## Collected data
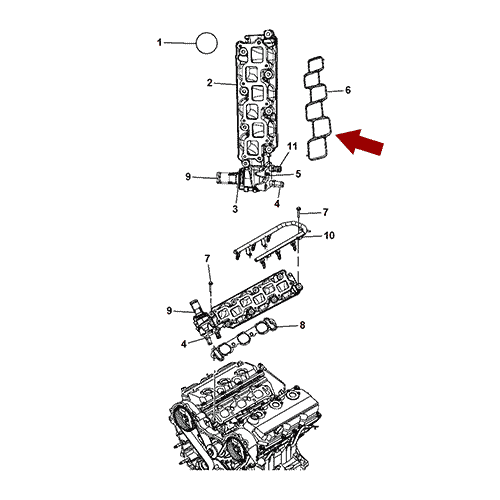 1
2
6
11
9
5
3
4
7
10
7
9
8
4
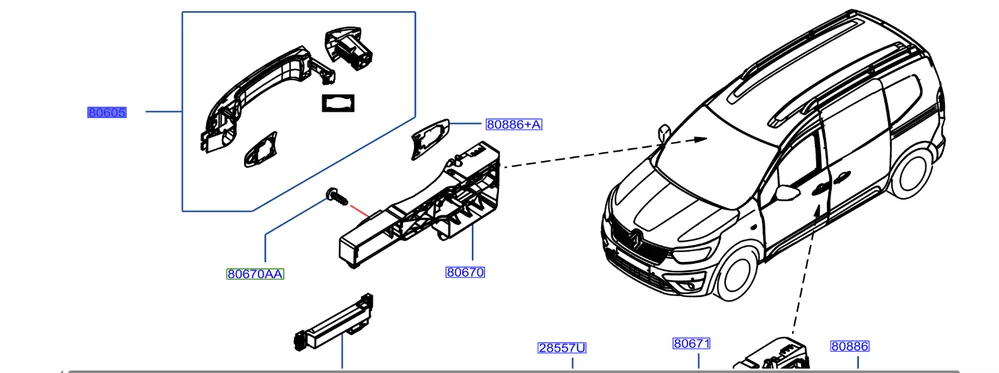 80605

80886+A

80670AA

80670

28557U

80671

80886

## WHAT TO WORK ON
Leaving the pictures aside, write out the entries above exactly.

## FINISHED EXERCISE
 1
2
6
11
9
5
3
4
7
10
7
9
8
4
 80605

80886+A

80670AA

80670

28557U

80671

80886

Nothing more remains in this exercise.